И ты молчал Давно ты этим занимаешься? Объёмистая чайная чашка в руке Никогды выплыла из-за кадра и на секунду-другую заслонила экран. Степан сделал шумный глоток и недовольно прокашлялся: то ли чай, про который он забыл за разговором, успел остыть и подёрнуться горькой плёнкой эфирных масел, то ли, проглотив невысказанное негодование, он им едва не подавился.
Это осталось позади. Всего потратил на эксперименты немного больше двух лет и в позапрошлом году их завершил. Примерно в то время я заинтересовался историей Ады ты же стал первым, кому я рассказал о ней. Она была одной из последних подопытных. Экзистенский вдруг пропал из кадра. Взгляд Степана, следуя за движением мобильной камеры, метнулся вверх и упёрся в потолок комнаты собеседника. «Что бы я ни говорил, он меня не услышит, вполголоса заключил Степан. Эгоцентрик». Потолок вдруг пожелтел от загоревшейся лампочки спустя мгновение картинка развернулась обратно и Экзистенский снова появился в кадре.
Ты называл её своим Священным Граалем, припомнил Никогда, убедившись, что тот вернулся к разговору. Путешественница во времени сама пришла к тебе в руки исследовать не переисследовать. Знал бы я тогда, как далеко ты зайдёшь!
До того как я взялся за неё, через аппарат прошли десятка два подопытных. Экзистенский настойчиво продолжал свой рассказ. Переживания друга его трогали меньше, чем освещённость комнаты и уж тем более его собственное первооткрывательское тщеславие. Были и параллельно с Адой.
Но это уму непостижимо! Степан делал паузы, запинаясь на полуфразе: волнение перебивало дыхание, а слова не поспевали за мыслью. Они знали, что участвуют в опытах?
Разумеется, нет, сконфузился Экзистенский. Первоочередной задачей оставалось исследование их мозга для уточнения диагноза. Мнемографирование было второстепенно. Технологию я отрабатывал и на себе самом. Это проще: моё-то сознание у меня всегда под рукой.
Сознание, может, и с тобой, зато насчёт совести я не уверен, вздохнул Никогда.

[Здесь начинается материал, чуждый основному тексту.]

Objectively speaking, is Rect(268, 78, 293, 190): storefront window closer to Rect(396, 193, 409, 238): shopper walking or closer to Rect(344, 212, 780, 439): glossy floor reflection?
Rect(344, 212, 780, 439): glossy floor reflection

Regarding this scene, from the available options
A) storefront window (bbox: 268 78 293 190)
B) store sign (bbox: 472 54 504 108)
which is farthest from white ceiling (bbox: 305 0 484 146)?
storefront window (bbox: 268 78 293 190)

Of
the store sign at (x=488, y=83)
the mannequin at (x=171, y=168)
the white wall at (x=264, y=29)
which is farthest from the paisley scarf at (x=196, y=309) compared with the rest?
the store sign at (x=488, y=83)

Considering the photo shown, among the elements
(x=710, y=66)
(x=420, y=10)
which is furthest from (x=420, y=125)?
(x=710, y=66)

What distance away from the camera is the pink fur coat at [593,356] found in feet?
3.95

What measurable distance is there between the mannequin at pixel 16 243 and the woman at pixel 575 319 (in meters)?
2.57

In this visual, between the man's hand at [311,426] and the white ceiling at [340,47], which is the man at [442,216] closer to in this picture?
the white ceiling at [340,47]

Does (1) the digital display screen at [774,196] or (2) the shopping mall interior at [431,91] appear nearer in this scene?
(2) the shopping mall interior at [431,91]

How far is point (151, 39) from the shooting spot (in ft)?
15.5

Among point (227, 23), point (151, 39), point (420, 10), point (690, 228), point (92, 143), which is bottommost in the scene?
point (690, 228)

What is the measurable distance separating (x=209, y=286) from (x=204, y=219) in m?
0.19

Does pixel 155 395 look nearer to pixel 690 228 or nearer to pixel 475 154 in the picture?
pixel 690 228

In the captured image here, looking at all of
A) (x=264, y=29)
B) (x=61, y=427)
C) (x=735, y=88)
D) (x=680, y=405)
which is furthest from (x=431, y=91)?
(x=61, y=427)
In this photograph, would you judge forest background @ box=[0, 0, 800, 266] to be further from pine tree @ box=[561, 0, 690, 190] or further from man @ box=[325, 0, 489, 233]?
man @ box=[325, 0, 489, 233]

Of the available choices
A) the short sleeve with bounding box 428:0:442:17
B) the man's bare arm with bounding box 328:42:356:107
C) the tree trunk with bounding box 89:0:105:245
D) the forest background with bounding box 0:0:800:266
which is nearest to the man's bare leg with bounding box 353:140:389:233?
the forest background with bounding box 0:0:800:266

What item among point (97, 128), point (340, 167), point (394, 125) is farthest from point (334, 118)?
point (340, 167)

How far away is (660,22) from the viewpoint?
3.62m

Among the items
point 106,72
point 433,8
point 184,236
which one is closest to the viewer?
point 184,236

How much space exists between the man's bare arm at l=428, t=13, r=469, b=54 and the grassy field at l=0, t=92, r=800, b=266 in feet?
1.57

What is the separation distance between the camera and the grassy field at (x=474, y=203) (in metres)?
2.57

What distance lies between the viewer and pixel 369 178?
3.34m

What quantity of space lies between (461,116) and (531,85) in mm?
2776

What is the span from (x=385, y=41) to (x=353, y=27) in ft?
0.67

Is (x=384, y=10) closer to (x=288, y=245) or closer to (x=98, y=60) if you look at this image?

Да брось! С каких пор ты стал моралистом, Стёпа? Слушай-ка дальше. Себя я писал только в период бодрствования. Для этого приобрёл на сером рынке нейроманипулятор.
Что это?
Дистанционный беспроводной передатчик к моему томографу. Он выглядит точь-в-точь как силиконовый шлем для энцефалографии. Когда включён, через специальное программное обеспечение синхронизируется с томографом, как бы далеко я ни находился лишь бы был доступ в интернет, и передаёт импульсы моего мозга для дальнейшей обработки. А томограф, в свою очередь, я синхронизировал с рабочим компьютером, который упорядочивал данные и помещал в виртуальное хранилище. Днём я вёл запись, а ночью приостанавливал её, чтобы дать расшифровку. Однако, учитывая колоссальные объёмы информации, расшифровать удалось ничтожно малую часть.
А записи с твоих подопытных Степан осёкся. Как же это цинично звучит будто ты о крысах, а не о людях! Значит, их записи ты тоже сохранял?
Да.
И Аду сохранял?
И её.
О боже мой, но это же преступление! ужаснулся Степан.
О боге вспомнил? Церебрум1 звать твоего бога, наставительно проговорил Эдмунд Францевич. Ведь только мозг может иметь божественную силу для учёного. Я и сам ему поклоняюсь. Но этот бог судить меня не станет. Да и правосудию государственному нет до меня дела: мои деяния не преступны, и мне нечего поставить в вину. По совести же говоря, я никому не причинил вреда.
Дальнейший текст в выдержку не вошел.